L'année suivante, le même journal, sous la plume (anonyme) de Sainte-Beuve, renouvellera son admiration. Toutefois, le critique trouve que le roman manque de lumière chrétienne :
« Il manque un jour céleste à cette cathédrale sainte ; elle est comme éclairée d'en bas par des soupiraux d'enfer. Le seul Quasimodo en semble l'âme, et j'en cherche vainement le Chérubin et l'Ange.
Dans le sinistre dénouement, rien ne tempère, rien ne relève ; rien de suave ni de lointain ne se fait sentir. »
La Gazette du Languedoc est quant à elle follement enthousiaste :
« Les scènes gaies, terribles, fraîches, hideuses, tendres, atroces, toutes palpitantes d'intérêt et de vie se succèdent et passent devant vous comme les vues d’un panorama [...]. Ah ! laissez aller votre esprit aux inspirations de l’auteur, ne vous arrêtez pas quand il précipite sa marche sûre et rapide à travers tous les sentiments et tous les souvenirs [...].
On dirait que les frémissements de toutes les passions ont déjà vibré chez lui ; il peint, décrit, raconte, met en scène, se multiplie et se diversifie avec une prodigieuse facilité. »

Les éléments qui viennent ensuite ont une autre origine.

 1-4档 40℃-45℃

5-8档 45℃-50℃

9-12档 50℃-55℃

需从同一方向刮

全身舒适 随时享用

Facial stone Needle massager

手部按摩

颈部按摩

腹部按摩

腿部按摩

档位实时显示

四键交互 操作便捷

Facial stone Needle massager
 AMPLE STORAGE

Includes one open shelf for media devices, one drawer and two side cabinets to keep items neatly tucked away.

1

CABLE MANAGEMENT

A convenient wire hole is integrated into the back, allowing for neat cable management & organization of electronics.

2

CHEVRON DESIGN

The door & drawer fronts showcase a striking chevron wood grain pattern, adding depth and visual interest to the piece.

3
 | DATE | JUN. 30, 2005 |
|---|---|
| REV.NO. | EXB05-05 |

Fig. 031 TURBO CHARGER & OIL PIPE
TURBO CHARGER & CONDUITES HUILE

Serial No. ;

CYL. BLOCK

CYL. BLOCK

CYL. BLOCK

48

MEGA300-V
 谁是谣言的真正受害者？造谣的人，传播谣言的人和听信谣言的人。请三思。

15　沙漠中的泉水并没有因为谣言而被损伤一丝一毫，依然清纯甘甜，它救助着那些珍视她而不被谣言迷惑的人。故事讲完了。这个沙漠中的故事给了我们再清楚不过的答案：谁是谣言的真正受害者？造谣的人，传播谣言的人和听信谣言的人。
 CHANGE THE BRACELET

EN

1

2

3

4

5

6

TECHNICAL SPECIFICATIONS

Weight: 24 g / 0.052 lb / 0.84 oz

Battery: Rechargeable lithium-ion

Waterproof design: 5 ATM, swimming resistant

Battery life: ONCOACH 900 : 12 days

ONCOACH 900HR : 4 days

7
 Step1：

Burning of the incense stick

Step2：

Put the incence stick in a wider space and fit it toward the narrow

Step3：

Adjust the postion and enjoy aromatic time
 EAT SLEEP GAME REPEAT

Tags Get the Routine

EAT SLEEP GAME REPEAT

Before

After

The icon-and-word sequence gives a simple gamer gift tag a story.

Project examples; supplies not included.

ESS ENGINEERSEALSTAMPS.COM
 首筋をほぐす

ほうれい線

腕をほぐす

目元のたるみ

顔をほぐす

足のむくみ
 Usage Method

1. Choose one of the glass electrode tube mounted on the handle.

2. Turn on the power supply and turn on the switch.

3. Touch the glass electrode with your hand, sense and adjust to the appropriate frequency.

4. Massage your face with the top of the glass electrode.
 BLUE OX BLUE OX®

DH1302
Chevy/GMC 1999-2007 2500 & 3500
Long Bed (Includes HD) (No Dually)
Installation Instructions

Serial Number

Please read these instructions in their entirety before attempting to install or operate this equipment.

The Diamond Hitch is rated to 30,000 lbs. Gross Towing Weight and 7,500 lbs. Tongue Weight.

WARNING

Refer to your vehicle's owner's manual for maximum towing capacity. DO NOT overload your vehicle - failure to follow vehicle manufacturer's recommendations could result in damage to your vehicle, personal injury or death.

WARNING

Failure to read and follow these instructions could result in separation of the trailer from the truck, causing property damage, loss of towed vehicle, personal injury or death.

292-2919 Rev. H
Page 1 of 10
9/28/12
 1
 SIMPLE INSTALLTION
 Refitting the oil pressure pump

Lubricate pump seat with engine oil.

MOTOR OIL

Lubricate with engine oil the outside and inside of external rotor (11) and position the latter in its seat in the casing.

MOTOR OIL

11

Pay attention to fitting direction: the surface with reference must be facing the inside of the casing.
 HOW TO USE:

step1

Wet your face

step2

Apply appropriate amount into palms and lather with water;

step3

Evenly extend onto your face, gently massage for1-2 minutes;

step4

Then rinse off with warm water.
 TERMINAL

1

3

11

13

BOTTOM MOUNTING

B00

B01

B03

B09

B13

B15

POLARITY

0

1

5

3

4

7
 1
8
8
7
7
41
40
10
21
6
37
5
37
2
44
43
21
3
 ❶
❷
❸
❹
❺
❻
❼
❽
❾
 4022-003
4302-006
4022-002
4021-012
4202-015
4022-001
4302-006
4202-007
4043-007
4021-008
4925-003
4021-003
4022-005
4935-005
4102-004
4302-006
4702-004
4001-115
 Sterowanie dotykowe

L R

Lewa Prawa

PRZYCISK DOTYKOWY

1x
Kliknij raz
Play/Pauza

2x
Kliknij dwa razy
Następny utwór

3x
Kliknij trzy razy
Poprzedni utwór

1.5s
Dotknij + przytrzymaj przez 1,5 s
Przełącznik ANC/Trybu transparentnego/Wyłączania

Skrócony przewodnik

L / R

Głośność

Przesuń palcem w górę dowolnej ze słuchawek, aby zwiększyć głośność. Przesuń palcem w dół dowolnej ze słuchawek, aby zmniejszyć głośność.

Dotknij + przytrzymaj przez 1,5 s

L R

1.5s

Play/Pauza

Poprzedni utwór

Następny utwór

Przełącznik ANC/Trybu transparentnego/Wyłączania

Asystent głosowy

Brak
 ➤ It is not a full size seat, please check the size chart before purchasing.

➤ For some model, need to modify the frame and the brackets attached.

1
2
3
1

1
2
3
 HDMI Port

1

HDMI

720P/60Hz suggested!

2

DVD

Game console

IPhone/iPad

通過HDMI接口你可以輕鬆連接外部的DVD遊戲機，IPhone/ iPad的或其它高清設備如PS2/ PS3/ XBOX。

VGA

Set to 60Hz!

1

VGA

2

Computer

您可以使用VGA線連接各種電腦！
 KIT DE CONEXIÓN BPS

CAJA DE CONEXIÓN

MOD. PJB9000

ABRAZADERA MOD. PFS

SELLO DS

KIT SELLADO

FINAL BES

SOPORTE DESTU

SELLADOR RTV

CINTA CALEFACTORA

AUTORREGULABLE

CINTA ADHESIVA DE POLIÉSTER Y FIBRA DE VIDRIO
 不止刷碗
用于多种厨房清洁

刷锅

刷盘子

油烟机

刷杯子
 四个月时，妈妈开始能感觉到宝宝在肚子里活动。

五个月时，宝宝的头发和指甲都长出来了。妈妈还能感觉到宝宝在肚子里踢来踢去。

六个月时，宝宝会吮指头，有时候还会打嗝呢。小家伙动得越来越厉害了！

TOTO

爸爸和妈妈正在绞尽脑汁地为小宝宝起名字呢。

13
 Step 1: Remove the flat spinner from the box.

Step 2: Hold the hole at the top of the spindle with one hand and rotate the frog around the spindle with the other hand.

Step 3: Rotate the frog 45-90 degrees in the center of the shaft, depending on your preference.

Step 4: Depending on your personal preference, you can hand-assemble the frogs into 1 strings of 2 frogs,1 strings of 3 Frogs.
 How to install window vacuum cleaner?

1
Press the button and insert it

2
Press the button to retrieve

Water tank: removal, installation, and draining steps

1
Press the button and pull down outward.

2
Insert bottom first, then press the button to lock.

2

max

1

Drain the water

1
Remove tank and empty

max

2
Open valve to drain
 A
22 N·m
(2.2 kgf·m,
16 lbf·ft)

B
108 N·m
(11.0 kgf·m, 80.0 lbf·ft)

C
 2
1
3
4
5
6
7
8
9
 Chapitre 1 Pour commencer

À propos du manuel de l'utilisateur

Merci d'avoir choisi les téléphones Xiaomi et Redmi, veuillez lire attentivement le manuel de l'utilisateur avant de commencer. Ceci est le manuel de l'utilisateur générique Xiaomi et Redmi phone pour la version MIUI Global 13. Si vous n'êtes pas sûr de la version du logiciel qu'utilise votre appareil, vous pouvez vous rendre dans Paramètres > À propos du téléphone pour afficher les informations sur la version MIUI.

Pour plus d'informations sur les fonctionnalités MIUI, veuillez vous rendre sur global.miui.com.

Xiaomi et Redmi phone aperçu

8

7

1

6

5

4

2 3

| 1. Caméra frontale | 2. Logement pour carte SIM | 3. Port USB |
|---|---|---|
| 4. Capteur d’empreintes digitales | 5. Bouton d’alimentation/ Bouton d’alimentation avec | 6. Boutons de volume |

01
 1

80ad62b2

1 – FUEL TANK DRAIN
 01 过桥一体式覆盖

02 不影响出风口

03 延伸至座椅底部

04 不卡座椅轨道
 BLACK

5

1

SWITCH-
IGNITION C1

Mais le jeune Hugo, dont la pièce Hernani avait déclenché une gigantesque controverse l'année précédente, est loin de n'avoir que des amis... On ne s'étonne donc pas de voir le chroniqueur du Globe le traiter, lui et les écrivains romantiques, de nostalgiques « dépourvus d'inspiration nouvelle », bloqués dans un passé qu'ils s'évertuent à recréer au lieu de s'intéresser à l'avenir :
« Les artistes de nos jours, ceux qui, sous le nom de romantiques, se sont prétendus appelés à la régénération de l'art, ont été incapables d’accomplir cette œuvre, parce que pour eux l'art était quelque chose de complètement séparé de tous les progrès sociaux accomplis […].
De là vient leur impuissance à créer puisqu'ils se plaçaient au-dehors de la vie. Aussi à force de prétendre faire du neuf de cette manière, n’ont-ils pu parvenir qu’à ressusciter l’art du Moyen âge ; efforts tout aussi ridicules que de vouloir nous habiller avec les costumes de cet âge guerrier, nous en faire parler le langage, et nous loger encore dans ce Paris sale et tortueux si amoureusement décrit par M. Victor Hugo. »
Notre-Dame de Paris rencontrera rapidement un grand succès populaire, qui ne s'est depuis jamais démenti. Le roman a été par la suite adapté de nombreuses fois à l'opéra, au théâtre, au cinéma, et en comédie musicale.